Theoretically it is super simple: just become aware of your mental effort (attention) and relax awareness back into its source.
But can the thinking mind (suffering) understand and agree to its own dissolution? Is the caterpillar afraid losing its familiar “me” while becoming a butterfly?
To what degree can “practice” be highjacked by a separate-self to endlessly prolong its fake reality?
What role plays the discernment between thinking and experience?
Love, trust, bravery, friendship…
David, please don’t take my mental confetti here personal… my boring empty words, just lifeless husk.
Not to split hair, but what is meant with “spectrum of nonduality”?

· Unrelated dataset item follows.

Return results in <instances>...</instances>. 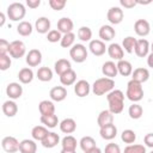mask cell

Does “non-secondness” – the cause of the phenomena of life – have a spectrum?
Maybe a “spectrum of nonduality pointers”?
Sorry, I don’t want to get lost in words.
Thank you David for your article!
Mr. Jesus [Awareness] says: “Come now, let us reason together.”
We all sit in the same boat, one Awareness seemingly hypnotized by me, myself and i.
Thank you David, what would be the qualitative difference if we would replace the idea of ‘seeker’ with ‘truth lover’?
Doesn’t ‘seeker’ by itself sound already very heavy; implying that there is something missing, whereas enlightenment is the taking away of faulty thinking, the recalibrating of the erroneous sense of “me” (memory-based) to the effortless presence “I am”.
Instead of “seeker” maybe “spiritual loser” would be more appropriate?
Losing attachment, losing misidentification, losing thinking errors, losing the sense of a separate-self…
I really like George’s poem. It’s the koan for the week.
My comment on the koan: Many times I have tried to trace the cord back to the Self. But I hit a wall. I thought I was plugged into the body/mind. But it was just emptiness. I was unplugged. You won’t die alone; you are everyone.
Kevin, I agree with the spirit behind these words. But any attempt to be so specific about consciousness will never be fully satisfying, because it is trying to use the truth of the finite mind to describe the truth of infinite consciousness. These will always be separate and different truths until the mind is let go, after which it will be seen that there is only one truth. In particular, describing ‘now’ as being a tiny moment sandwiched between past and future does not really describe how the mind takes time seriously but inconsistently, or how consciousness is actually timeless. Hope this helps.
Hi David, thanks for your comments. I know something of your background and I appreciate where you are coming from. My description of my thoughts and experience is the best I can come up with for now. I understand your objections and see why you might raise them, from your view point. But allowing for the plain fact that no, I cannot know the absolute but only at best articulate what I think and perceive then for me what I expressed in my muse is valid. I am open to any alternative views, this is why I post.
Be good to talk this through with you in the Garden when I finally find my way back.